What I’m, trying to say, is that I never felt I had to squash down my same-sex attractions in school. This was partly because I had a bit of a fuck-you attitude to all the mean girls at my school, but mainly because of the support of my friends. Not one of them batted an eyelid when I started dating girls, much less turn away from me. One thing I should mention, however, is that I only started seeing girls … differently … from about the age of 15. Before then, I was pretty boy-crazy. It wasn’t until I started dating a boy that I realised my craziness wasn’t for boys at all. From the ages of 11 to about 14 I blissfully unaware of my latent gayness, so it didn’t occupy my thoughts. But from 15 onwards, it did, and by the time I was ready to start dating a girl, my classmates had grown out of their childish homophobia for the most part and I felt perfectly safe.

This situation is not the case for a lot of queer kids. Many figure out they like the opposite sex sooner, and most grow up in much more homophobic school environments. This causes these teens to set up walls. Walls which prevent them from fully appreciating and exploring their own romantic feelings towards others. When a child or adolescent is led to believe their feelings aren’t normal, you bet they will do their best to bury those feelings deep down. While their straight friends may go on to start dating for the first time, get their hearts broken for the first time, maybe even fall in love for the first time, gay teens are often left behind, watching their peers experience all these fantastic feelings enviously.

One of the greatest enjoyments a teenager can experience is becoming attracted to someone for the first time, in a way that is completely different to any other attraction they had experienced before. The first hints of a crush, while confusing and sometimes a little overwhelming, are always exciting and fascinating to a young person. When someone is denied these feelings due to societal pressures, that is a tragedy. In a heteronormative world, most straight people are oblivious to how growing up gay in a straight world can affect a young person. Queer people grow up, finally come out and often may feel the need to catch up when it comes to relationships.

This feeling is missing out extends to an even greater proportion when it comes to transgender people.
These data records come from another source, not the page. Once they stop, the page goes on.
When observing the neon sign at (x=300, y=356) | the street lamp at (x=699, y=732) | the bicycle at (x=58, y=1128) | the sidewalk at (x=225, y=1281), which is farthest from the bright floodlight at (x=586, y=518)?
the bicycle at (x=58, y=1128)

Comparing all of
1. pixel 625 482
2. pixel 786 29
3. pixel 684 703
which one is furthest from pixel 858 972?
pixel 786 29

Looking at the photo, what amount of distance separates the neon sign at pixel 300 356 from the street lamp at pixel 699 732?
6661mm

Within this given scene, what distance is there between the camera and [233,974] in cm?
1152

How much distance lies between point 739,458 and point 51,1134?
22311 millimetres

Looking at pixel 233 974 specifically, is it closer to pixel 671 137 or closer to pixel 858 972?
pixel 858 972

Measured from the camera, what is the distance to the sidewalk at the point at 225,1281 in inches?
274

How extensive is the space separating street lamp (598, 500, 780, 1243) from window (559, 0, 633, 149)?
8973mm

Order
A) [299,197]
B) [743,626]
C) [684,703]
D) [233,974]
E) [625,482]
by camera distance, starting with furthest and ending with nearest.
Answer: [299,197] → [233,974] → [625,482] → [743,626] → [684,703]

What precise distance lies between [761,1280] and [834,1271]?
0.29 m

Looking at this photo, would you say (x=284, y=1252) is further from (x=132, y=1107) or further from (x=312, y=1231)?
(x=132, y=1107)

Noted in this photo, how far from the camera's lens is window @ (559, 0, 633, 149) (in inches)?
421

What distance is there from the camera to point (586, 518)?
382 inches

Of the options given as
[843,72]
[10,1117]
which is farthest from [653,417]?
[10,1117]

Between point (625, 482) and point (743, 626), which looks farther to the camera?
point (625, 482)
Feeling as though you are lagging behind in the dating world is one thing, but imagine feeling that way about you gender; your entire sense of self. A transgender person may feel as though their life had not fully begun until they decided to transition. On the Channel 4 series My Transsexual Summer, Lewis Hancox, a transgender activist told his father in a touching scene that he felt as if he was living out his teenage years in that moment, even though he was in his mid-20s. Lewis hadn’t started to transition until after his teenage years, and so felt as if they had never really begun, at least not in the way they were supposed to.
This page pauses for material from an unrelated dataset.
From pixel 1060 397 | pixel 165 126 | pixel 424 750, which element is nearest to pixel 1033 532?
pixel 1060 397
It may seem like a silly thing to complain about. After all, not everyone dates during high-school. Indeed, it can be argued it’s better for some people to wait to start dating until they are emotionally ready for it. This is certainly true, teenagers can be cruel, and dating as a teen can be stressful as hell. But it can also be great practise for someone to know how to be in a healthy relationship with another person before they become an adult. The fact that many people feel as though they missed out on a part of their lives where they could have experienced what most teenagers experience, just because they wanted to date someone of the same sex, is truly sad.
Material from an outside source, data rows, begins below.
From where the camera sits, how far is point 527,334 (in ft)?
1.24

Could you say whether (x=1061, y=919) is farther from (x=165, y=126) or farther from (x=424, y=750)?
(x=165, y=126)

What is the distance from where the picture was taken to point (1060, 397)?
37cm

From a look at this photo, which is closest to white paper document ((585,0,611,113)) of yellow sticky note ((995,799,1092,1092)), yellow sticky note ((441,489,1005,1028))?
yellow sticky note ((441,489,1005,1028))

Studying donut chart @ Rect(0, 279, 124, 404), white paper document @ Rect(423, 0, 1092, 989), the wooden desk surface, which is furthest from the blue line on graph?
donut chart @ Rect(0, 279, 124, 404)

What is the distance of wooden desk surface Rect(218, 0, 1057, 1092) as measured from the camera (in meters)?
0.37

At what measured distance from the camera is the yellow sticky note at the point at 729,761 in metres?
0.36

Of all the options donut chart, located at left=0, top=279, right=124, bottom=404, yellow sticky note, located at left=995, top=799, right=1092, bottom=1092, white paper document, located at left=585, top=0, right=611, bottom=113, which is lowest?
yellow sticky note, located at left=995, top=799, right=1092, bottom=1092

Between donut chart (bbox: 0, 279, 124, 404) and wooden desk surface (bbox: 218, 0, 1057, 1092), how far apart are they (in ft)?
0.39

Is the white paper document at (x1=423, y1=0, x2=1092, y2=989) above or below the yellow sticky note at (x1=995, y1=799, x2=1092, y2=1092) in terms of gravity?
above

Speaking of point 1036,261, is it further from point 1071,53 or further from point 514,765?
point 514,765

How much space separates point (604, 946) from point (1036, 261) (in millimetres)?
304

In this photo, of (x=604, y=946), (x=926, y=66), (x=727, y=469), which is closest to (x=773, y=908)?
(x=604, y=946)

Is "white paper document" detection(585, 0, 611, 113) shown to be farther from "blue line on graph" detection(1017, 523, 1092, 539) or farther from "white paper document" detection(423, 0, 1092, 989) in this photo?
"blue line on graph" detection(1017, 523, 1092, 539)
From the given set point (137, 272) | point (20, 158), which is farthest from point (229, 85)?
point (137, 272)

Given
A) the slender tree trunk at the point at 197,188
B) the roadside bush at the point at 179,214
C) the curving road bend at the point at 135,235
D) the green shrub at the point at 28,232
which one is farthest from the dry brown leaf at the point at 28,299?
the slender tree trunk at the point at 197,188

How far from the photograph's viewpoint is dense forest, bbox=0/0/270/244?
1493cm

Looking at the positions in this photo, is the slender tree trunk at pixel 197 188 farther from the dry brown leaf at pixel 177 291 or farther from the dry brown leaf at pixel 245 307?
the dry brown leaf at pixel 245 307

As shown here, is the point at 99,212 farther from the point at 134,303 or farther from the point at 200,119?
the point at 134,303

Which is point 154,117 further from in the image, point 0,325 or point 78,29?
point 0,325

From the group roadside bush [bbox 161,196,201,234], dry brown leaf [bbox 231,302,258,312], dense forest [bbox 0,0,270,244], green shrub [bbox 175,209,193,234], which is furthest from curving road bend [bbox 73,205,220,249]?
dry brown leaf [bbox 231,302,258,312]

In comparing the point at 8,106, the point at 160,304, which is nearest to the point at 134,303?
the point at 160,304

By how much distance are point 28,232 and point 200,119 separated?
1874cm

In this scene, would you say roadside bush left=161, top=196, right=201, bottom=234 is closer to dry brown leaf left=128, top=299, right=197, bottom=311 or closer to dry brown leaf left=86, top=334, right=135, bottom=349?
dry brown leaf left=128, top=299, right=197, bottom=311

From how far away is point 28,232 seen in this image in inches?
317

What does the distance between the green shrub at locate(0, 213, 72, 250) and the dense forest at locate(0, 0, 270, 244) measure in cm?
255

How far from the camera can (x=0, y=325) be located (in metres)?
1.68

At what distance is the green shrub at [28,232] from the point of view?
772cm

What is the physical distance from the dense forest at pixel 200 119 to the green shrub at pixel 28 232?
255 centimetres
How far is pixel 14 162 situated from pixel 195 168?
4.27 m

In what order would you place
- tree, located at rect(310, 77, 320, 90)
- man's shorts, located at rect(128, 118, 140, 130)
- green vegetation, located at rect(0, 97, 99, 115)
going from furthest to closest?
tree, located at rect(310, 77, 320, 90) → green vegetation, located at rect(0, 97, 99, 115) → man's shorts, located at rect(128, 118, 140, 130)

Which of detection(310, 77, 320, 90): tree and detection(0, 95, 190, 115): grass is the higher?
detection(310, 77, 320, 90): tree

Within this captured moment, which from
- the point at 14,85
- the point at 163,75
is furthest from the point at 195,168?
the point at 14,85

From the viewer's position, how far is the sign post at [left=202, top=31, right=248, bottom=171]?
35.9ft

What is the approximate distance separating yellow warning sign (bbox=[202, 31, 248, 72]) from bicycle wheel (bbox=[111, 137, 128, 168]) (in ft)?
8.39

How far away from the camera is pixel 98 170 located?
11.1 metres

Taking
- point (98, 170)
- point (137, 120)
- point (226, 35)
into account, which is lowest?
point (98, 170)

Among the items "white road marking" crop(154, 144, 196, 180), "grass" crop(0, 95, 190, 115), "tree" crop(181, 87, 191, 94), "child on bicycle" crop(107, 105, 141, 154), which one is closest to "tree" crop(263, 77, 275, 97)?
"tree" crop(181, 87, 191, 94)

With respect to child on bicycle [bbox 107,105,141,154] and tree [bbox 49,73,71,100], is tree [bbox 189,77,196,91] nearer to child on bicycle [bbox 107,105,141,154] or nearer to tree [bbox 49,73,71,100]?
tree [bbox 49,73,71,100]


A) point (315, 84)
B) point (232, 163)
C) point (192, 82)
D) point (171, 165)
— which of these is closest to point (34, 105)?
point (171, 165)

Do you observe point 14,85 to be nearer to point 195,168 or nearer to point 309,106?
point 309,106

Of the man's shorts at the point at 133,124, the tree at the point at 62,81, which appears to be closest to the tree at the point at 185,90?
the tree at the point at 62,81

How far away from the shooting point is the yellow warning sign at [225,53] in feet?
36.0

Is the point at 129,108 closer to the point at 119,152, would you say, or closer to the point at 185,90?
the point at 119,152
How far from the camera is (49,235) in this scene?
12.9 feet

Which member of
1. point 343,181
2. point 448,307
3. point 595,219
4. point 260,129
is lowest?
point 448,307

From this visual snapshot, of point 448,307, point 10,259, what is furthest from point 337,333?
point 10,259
Bullying, stigma, and lack of positive LGBT sex education are all reasons why many queer teens feel left behind in love and relationships. If kids are taught from a young age that sexuality is fluid, that being attracted to the same-sex is nothing to be ashamed of, and are given access to positive resources, maybe queer teens will grow up and experience life in a similar way to their straight counterparts: with no restrictions.